A entrevista é de Alejandra Dandan e publicada por Página/12, 25-07-2016. A tradução é de André Langer.
Eis a entrevista.
O que lhe diz a prisão dessa mulher que, segundo você, é temida pelos poderosos?
Não se pode ler a prisão de Milagro Sala senão no contexto da excepcionalidade, uma espécie de interrupção do Estado de Direito em Jujuy. Além das formas pouco republicanas – quase não há separação dos Três Poderes –, não há dúvida de que há uma intenção de interromper o direito das maiorias, de coibir ao menos a vontade política dos setores populares, tendo em conta o ciclo que acaba de se deixar, que significou o exercício do acolhimento dessas maiorias em uma política governamental de caráter inclusivo. Por isto, há uma figura de cessação do Estado de Direito porque deliberadamente se exclui os segmentos populares.

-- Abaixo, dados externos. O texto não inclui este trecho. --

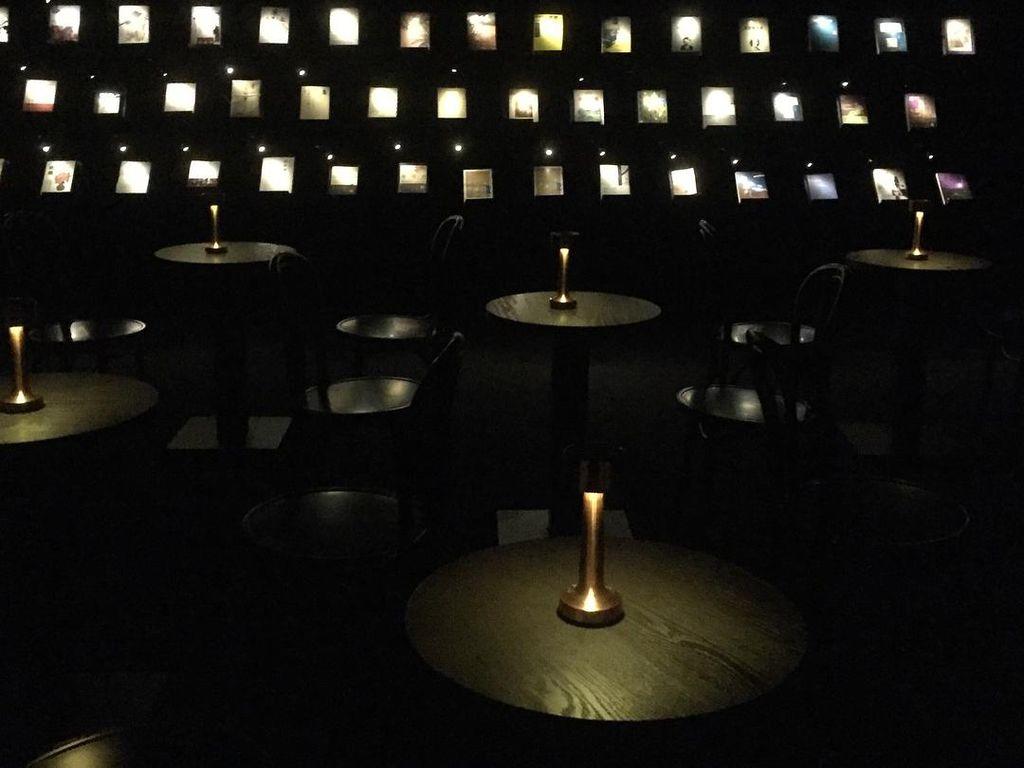 Wuguan Books, Toko Buku yang Tawarkan Sensasi Membaca dalam Kegelapan
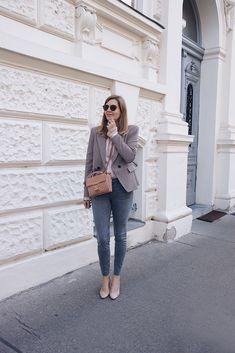 Streetstyle Herbst Outfit mit Blazer, grauer Jeans und Sling Pumps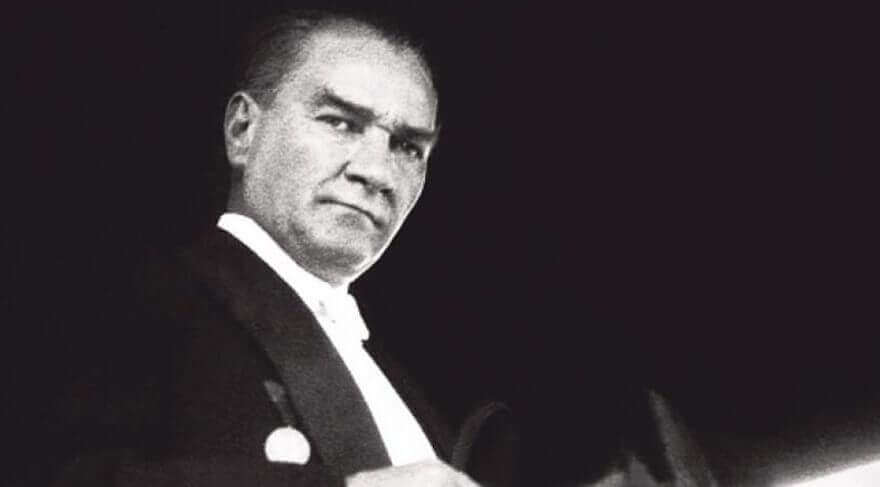 Photo of Atatürk ve Hayatı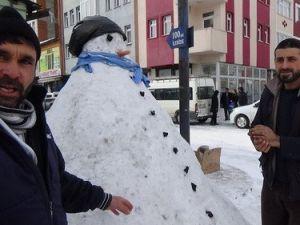 Karsın Uzun Ömürlü Kardan Adamları !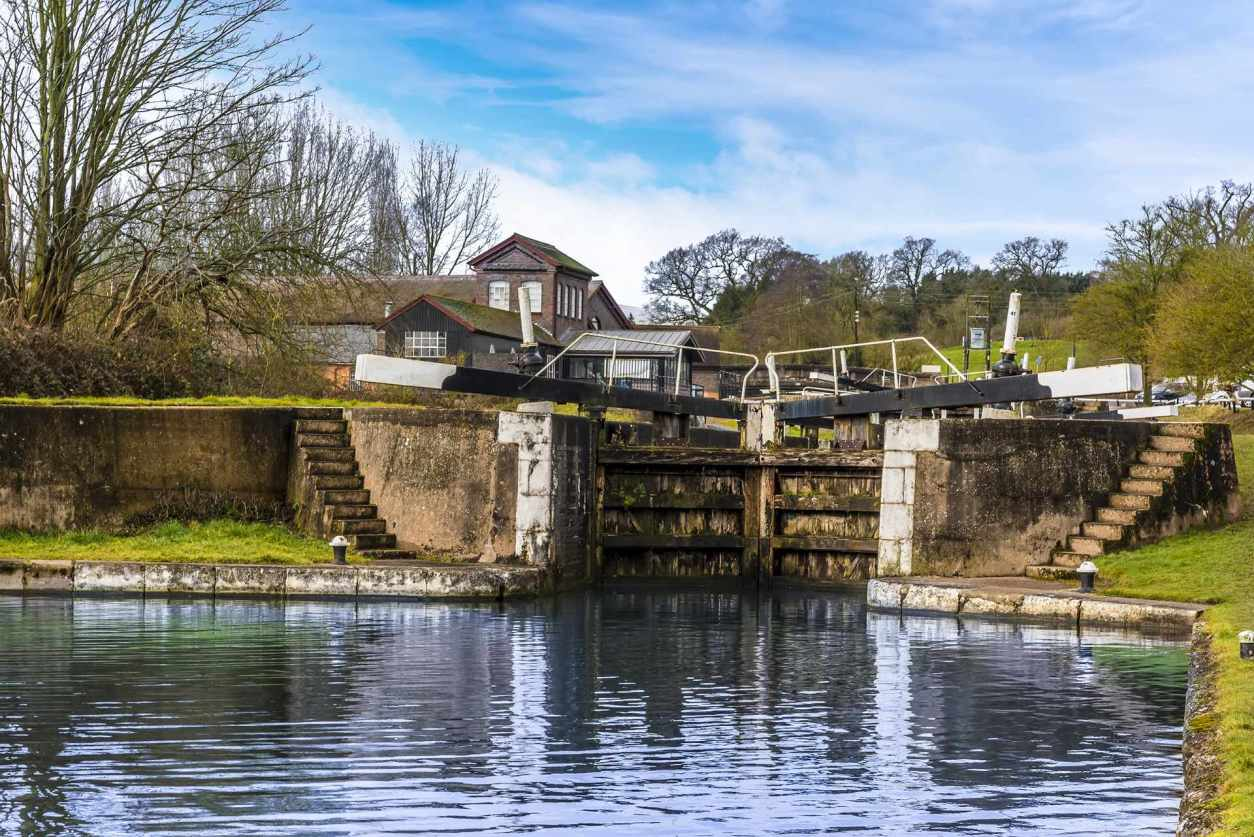 a-closed-lock-gate-at-hatton-locks-on-a-winters-day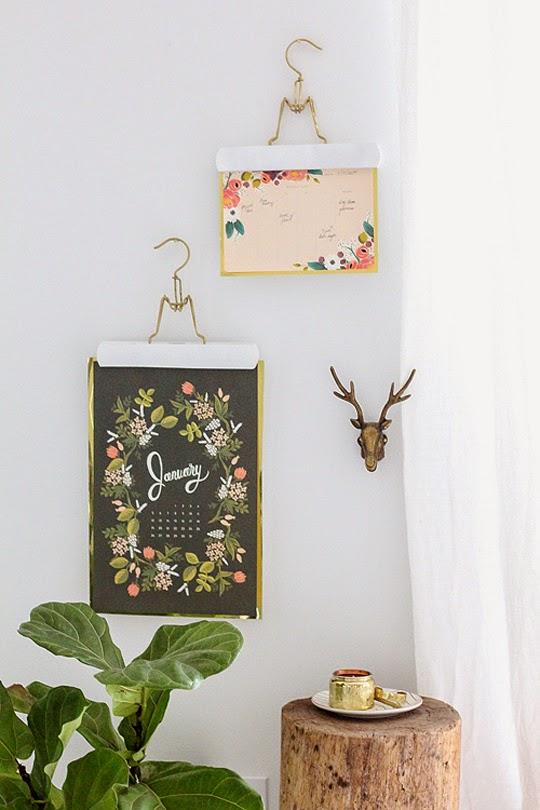 Reutiliza las perchas small lowcost decoraci n - Perchas pared originales ...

Mas, além disso, articulam-se nessa excepcionalidade – e vou dizer isso com muita prudência – sentimentos muito discriminatórios. Parte da sociedade de Jujuy é discriminatória. Não saberia dizer quais são os segmentos mais afetados pelas sensibilidades discriminatórias, mas me atrevo a dizer que são os setores médios, médios altos, embora não se possa deixar de conjecturar que há o acompanhamento de algum estrato médio baixo.
Essa circunstância não se refere apenas à comunidade Tupac Amaru, mas vem de longe e compreende todos os povos originários. Não é de hoje que nos preocupam as distorções mentais, as atitudes que costumam dominar, que desejam obstruir o reconhecimento da população indígena. Fala-se de “abuso” de direitos e da super utilização por parte dessa população dos serviços de saúde, por exemplo. Há uma operação mental de exclusão que também atinge a população boliviana.

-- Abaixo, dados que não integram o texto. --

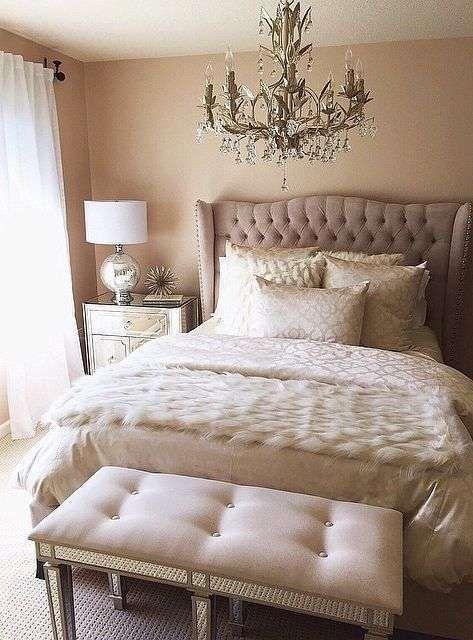 Camera da letto in stile new classic - Letto elegante | Pinterest ...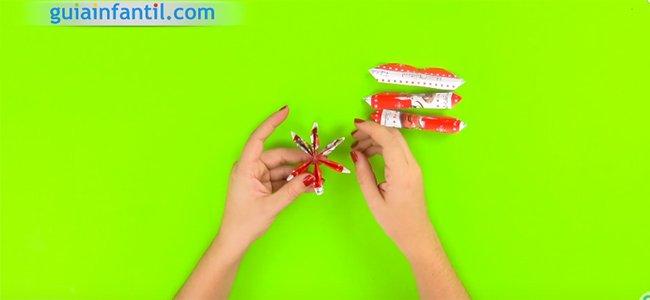 Corona de Navidad con papel. Paso 3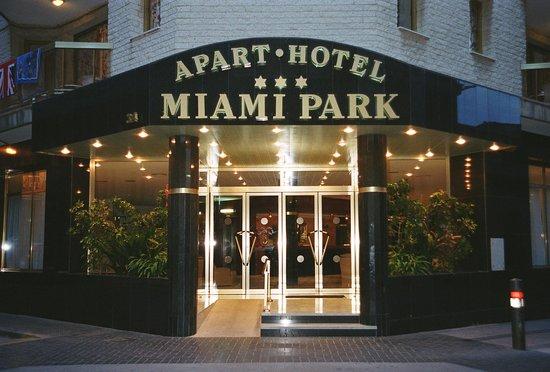 Aparthotel Miami Park : Entrada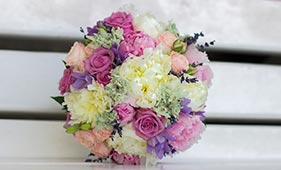Свадебный букет невесты из пионов, роз и васильков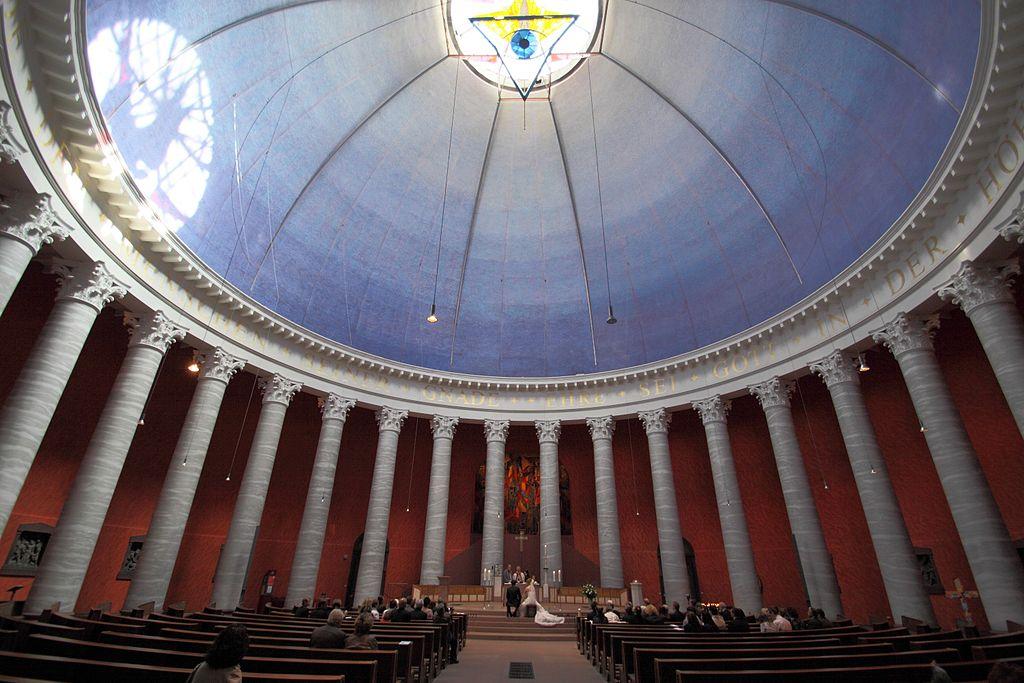 St. Ludwig in Darmstadt: Eine katholische Kirche? 1024px-Darmstadt_St_Ludwig_07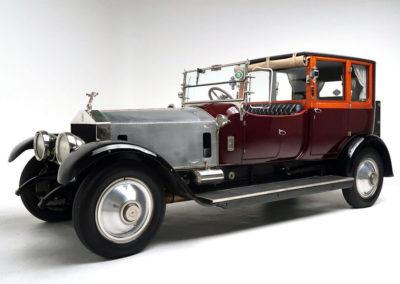 1920 Rolls-Royce Silver Ghost vue trois quarts avant gauche.
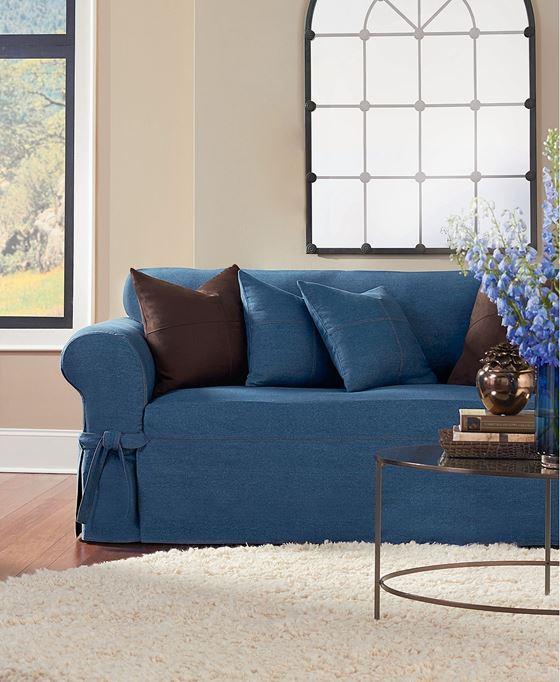 Джинсовый диван - коричневые и синие подушки и бежевые стены с пушистым ковром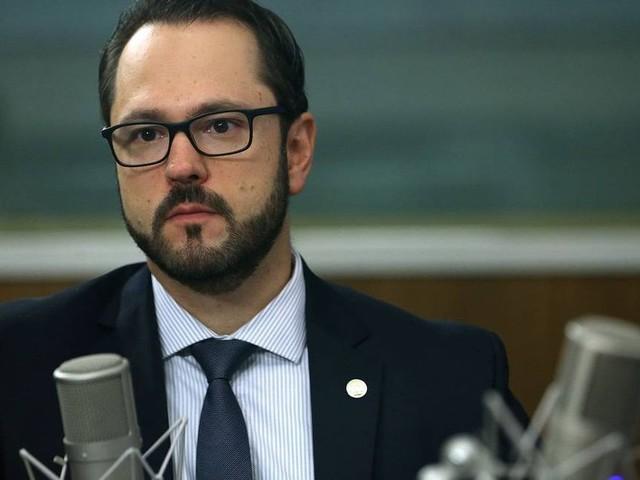 Novo presidente do Inep é criticado por especialistas por não ter experiência na área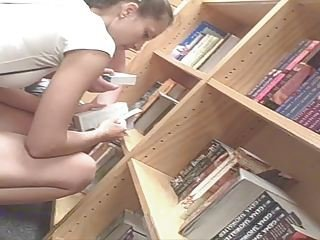 Jessica Alba Lookalike Girl In Da Bookstore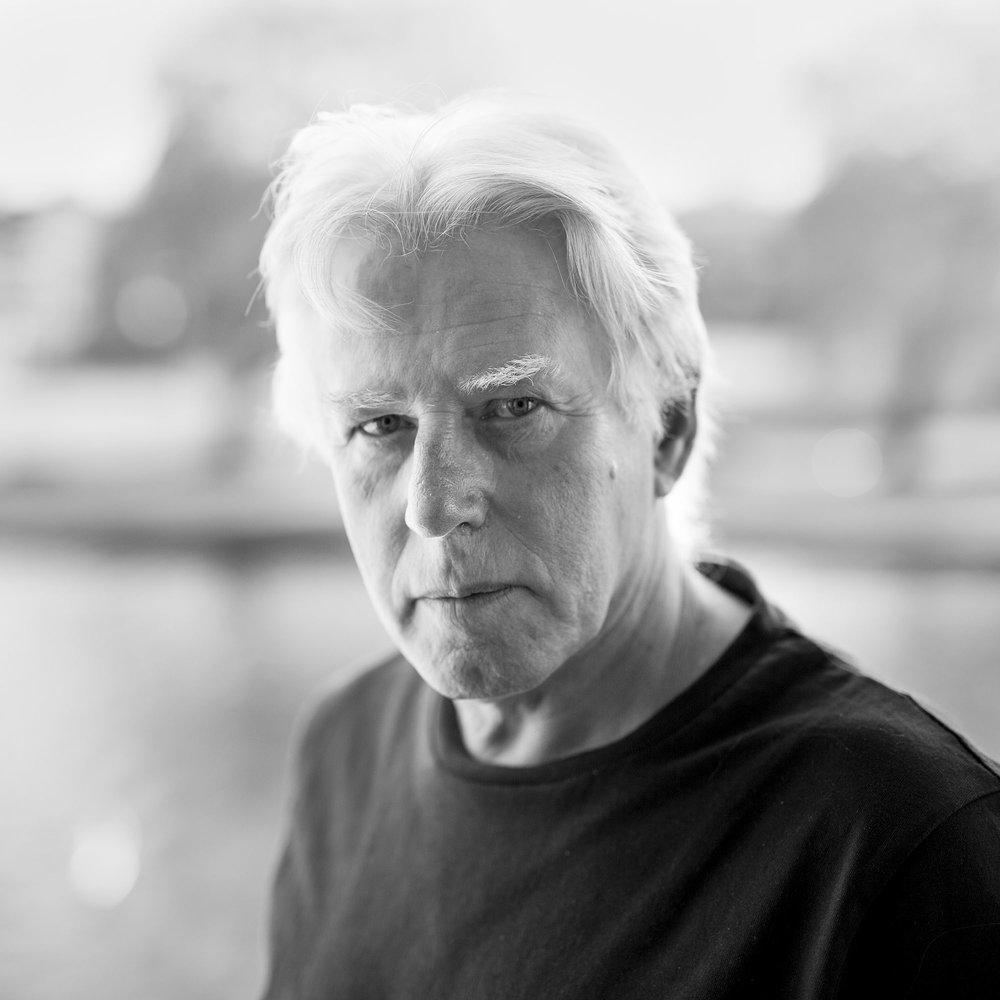 Actor Phil Davis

Uma perspectiva dessas começa a indagar a defesa de Milagro, uma linha que trata justamente o ódio racial.
Há ódio xenófobo instalado há muito tempo. Está-se diante de uma tomada de consciência, entre os setores médios e altos com maior cumplicidade, com vistas a não reconhecer os “bolivianos” nem os grupos locais que em geral compartilham as mesmas origens étnicas. O notável é que se assiste a uma boa reprodução da população indígena em toda a região do norte, é uma demografia em crescimento e ela é percebida como uma ameaça.
Isso não é diferente da xenofobia europeia, mas entre nós o tema sofre de um processo de esconjuramento. Coloca-se em evidência uma atitude “preventiva”. Não poucos setores entram no “estado de prevenção”, o que equivale a imaginar: “eles vão me tirar algo, eles vêm para me roubar, esses que não têm o mesmo direito que eu”. É uma ferida que muito difícil de reconhecer. A Tupac representa essa coagulação do indígena ameaçante e que é rechaçado preventivamente por determinados grupos sociais que se tornaram individualistas, muito pouco solidários.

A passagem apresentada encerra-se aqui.